The Resource Description Framework (RDF) is the basic data model for the Semantic Web. It is built upon one of the simplest structures for representing data: a directed labelled graph. An RDF graph is described by a set of triples of the form <Subject Predicate Object>, also called statements, which may be viewed as connecting subjects to objects via edges labelled by the predicates. Since any of these can be - dereferenceable - URIs, these edges may be equally viewed as “typed” links between resources and other resources, where resources - unlike in the HTML Web, are no longer restricted to be documents, but arbitrary entities, that can be identified by URIs.
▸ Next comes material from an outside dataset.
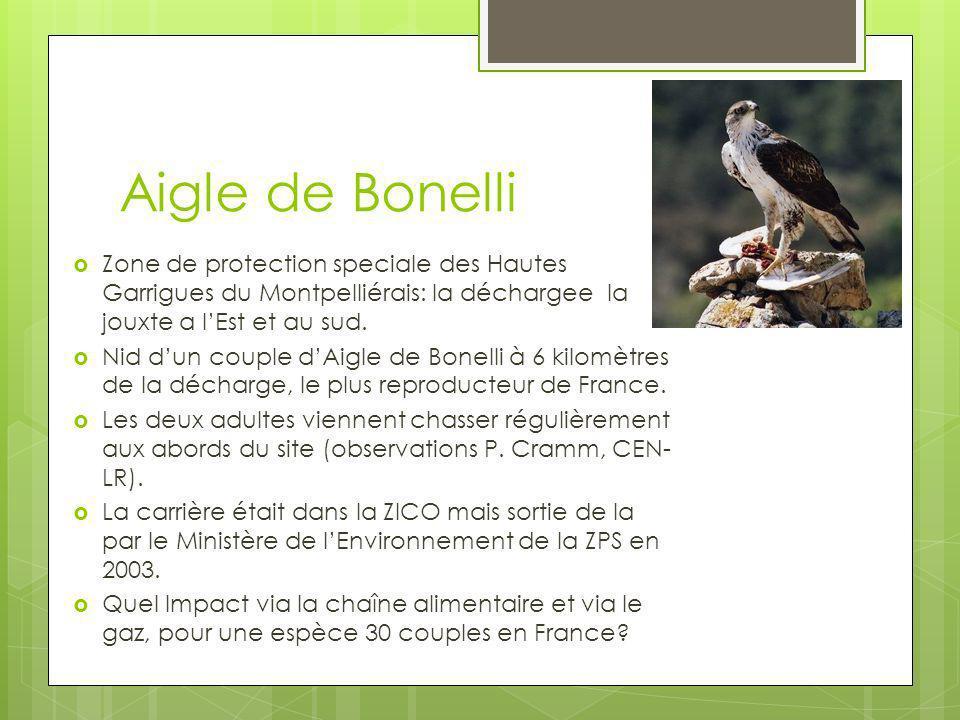 Aigle de Bonelli Zone de protection speciale des Hautes Garrigues du Montpelliérais: la déchargee la jouxte a l'Est et au sud.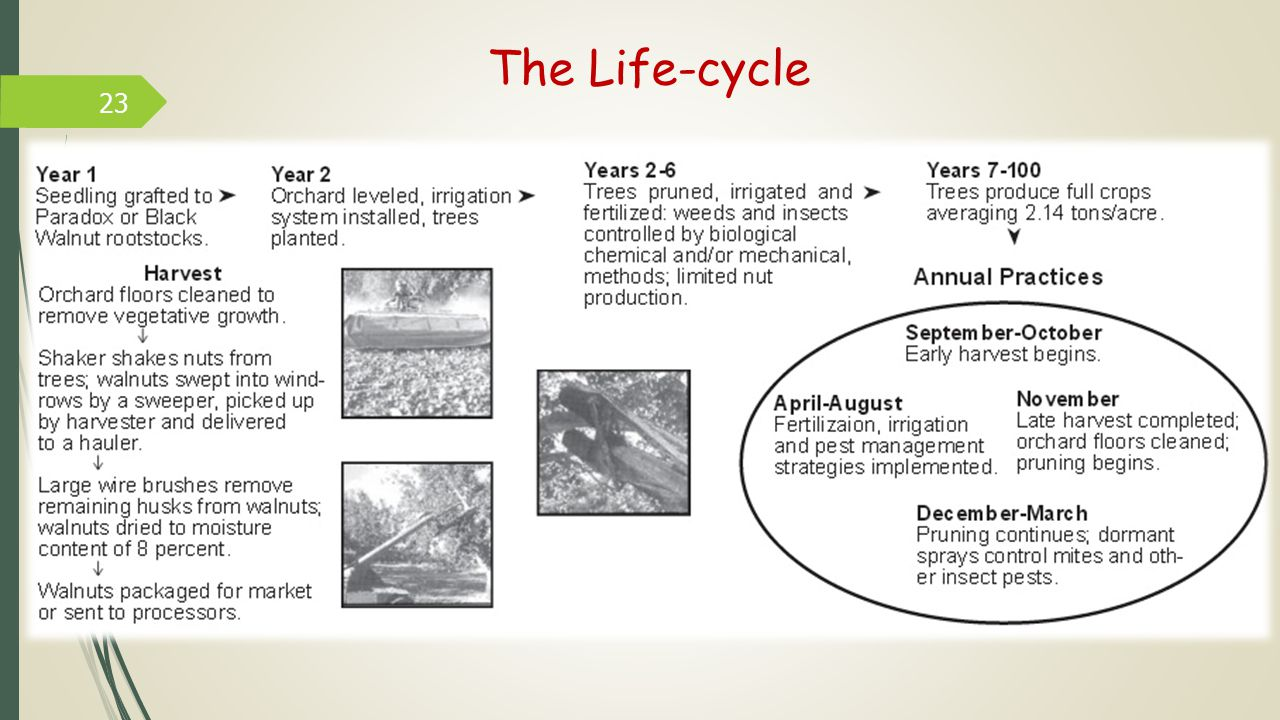 23 The Life-cycle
RDF's flat graph-like representation has the advantage of abstracting away from the data schema, and thus promises to allow for easier integration than customized XML data in different XML dialects: whereas the integration of different XML languages requires the transformation between different tree structures using transformation languages such as XSLT (Kay, 2007) or XQuery (Chamberlin et al., 2007), different RDF graphs can simply be stored and queried alongside, and as soon as they share common URIs, form a joint graph upon a simple merge operation accumulating their respective triples in one joint graph. While the normative syntax to exchange RDF, RDF/XML (Beckett and McBride, 2004), is an XML dialect itself, there are various other serialization formats for RDF, such as RDFa (Adida et al., 2008), a format that allows one to embed RDF within (X)HTML, or non-XML representations such as the more readable Turtle (Beckett and Berners-Lee, 2008) syntax; likewise RDF stores, that is, special databases for RDF, normally use their own, proprietary internal representations of triples, that do not relate to XML. Various RDF stores that can store and handle RDF data efficiently and at large scale are nowadays available off-the-shelf, both commercial systems and academic ones, such as YARS2 (Harth et al., 2007), Jena TDB (http://www.openrdf.org/) to name a few. For an overview of RDF Stores, see also (Haslhofer et al., 2011); a recent article also discusses the use of NoSQL graph databases to store and process RDF (Cudré-Mauroux et al., 2013).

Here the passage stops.